Deploy to GKE¶

GKE is Google Clouds managed Kubernetes service. It allows you to deploy and manage containerized applications using Kubernetes.

To deploy your agent you will need to have a Kubernetes cluster running on GKE. You can create a cluster using the Google Cloud Console or the gcloud command line tool.

In this example we will deploy a simple agent to GKE. The agent will be a FastAPI application that uses Gemini 2.0 Flash as the LLM. We can use Vertex AI or AI Studio as the LLM provider using a Environment variable.

Agent sample¶

For each of the commands, we will reference a capital_agent sample defined in on the LLM agent page. We will assume it's in a capital_agent directory.

To proceed, confirm that your agent code is configured as follows:

Agent code is in a file called agent.py within your agent directory.
Your agent variable is named root_agent.
__init__.py is within your agent directory and contains from . import agent.

Environment variables¶

Set your environment variables as described in the Setup and Installation guide. You also need to install the kubectl command line tool. You can find instructions to do so in the Google Kubernetes Engine Documentation.
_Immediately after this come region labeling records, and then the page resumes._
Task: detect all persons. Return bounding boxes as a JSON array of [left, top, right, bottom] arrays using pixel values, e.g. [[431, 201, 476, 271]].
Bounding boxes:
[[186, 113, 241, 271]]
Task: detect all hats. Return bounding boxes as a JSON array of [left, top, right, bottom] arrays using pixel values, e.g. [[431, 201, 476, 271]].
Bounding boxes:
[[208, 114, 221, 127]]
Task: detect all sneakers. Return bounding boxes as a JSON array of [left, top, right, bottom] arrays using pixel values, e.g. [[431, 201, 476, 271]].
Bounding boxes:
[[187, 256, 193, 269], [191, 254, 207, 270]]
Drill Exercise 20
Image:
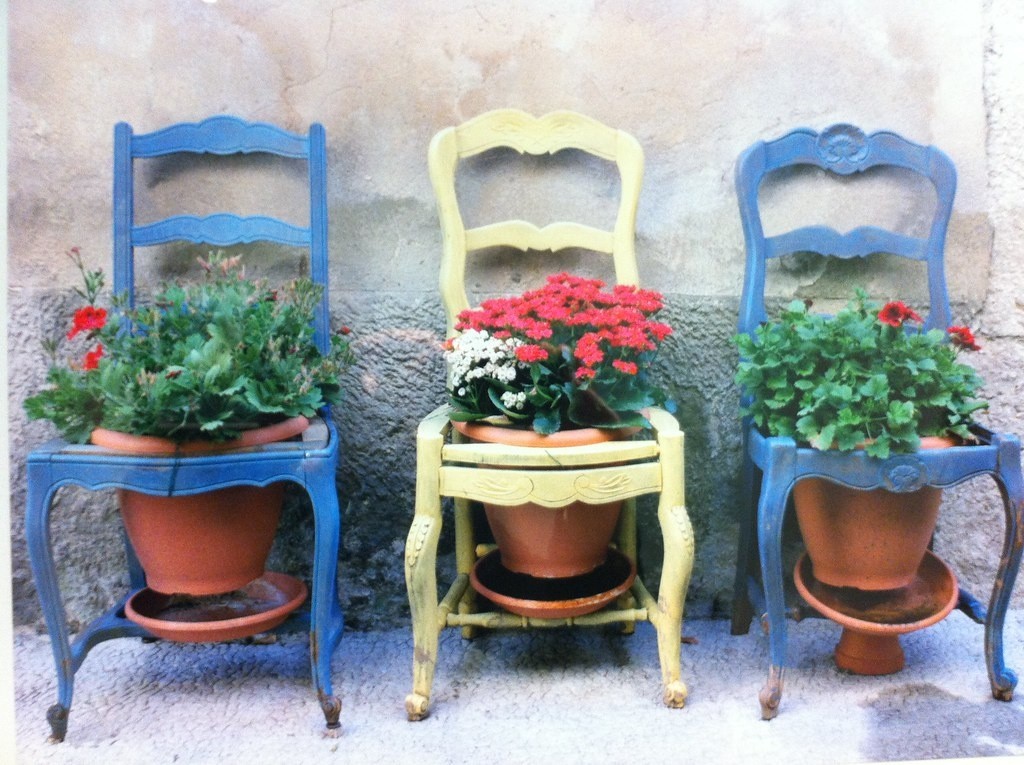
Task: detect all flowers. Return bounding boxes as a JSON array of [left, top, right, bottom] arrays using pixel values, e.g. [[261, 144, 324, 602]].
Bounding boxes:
[[731, 282, 991, 450], [20, 241, 362, 449], [437, 273, 674, 441]]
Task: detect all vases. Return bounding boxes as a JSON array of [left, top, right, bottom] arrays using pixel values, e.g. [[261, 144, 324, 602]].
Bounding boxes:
[[83, 411, 308, 598], [446, 415, 652, 579], [787, 434, 959, 590]]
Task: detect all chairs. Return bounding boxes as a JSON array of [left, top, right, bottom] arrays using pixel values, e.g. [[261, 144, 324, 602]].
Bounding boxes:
[[24, 118, 348, 738], [734, 122, 1024, 720], [405, 103, 696, 720]]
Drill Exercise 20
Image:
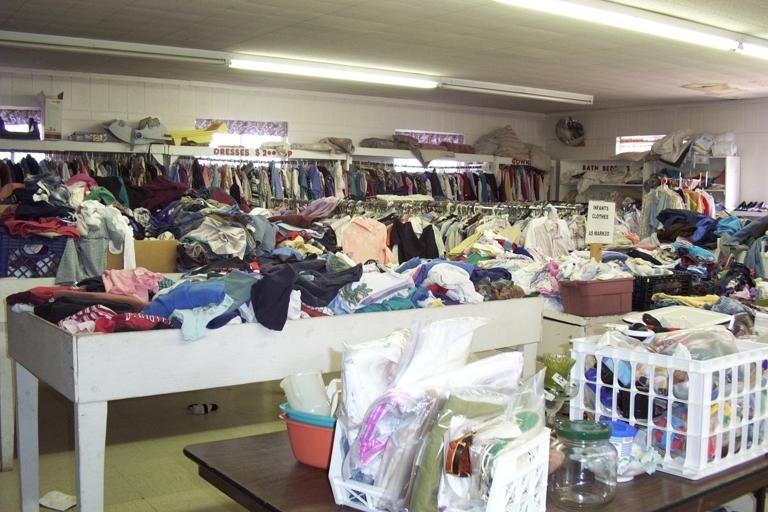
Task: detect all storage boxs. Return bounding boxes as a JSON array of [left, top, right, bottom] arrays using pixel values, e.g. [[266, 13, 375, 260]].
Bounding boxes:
[[557, 272, 694, 318]]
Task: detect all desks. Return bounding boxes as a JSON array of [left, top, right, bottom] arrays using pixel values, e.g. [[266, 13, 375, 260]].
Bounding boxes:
[[183, 402, 766, 512], [6, 293, 545, 511]]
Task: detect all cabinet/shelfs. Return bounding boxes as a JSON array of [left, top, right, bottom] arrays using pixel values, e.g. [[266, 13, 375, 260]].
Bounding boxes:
[[558, 156, 741, 239]]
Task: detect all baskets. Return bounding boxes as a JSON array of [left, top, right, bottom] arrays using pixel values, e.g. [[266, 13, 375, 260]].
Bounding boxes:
[[632, 271, 691, 311], [0, 235, 67, 279], [569, 334, 768, 481]]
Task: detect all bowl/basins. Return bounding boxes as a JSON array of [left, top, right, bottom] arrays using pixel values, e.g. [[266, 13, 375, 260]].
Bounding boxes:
[[277, 404, 337, 468]]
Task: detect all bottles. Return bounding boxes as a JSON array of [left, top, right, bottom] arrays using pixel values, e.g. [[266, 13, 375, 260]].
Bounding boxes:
[[550, 419, 618, 511]]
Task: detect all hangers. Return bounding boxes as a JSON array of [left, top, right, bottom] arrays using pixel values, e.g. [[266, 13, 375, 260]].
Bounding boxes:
[[38, 152, 344, 178], [325, 200, 569, 237]]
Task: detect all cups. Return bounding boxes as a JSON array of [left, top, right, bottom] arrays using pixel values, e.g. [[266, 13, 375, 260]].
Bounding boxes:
[[278, 368, 331, 419], [542, 352, 576, 390]]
export GOOGLE_CLOUD_PROJECT=your-project-id # Your GCP project ID
export GOOGLE_CLOUD_LOCATION=us-central1 # Or your preferred location
export GOOGLE_GENAI_USE_VERTEXAI=true # Set to true if using Vertex AI
export GOOGLE_CLOUD_PROJECT_NUMBER=$(gcloud projects describe --format json $GOOGLE_CLOUD_PROJECT | jq -r ".projectNumber")

If you don't have jq installed, you can use the following command to get the project number:

gcloud projects describe $GOOGLE_CLOUD_PROJECT

And copy the project number from the output.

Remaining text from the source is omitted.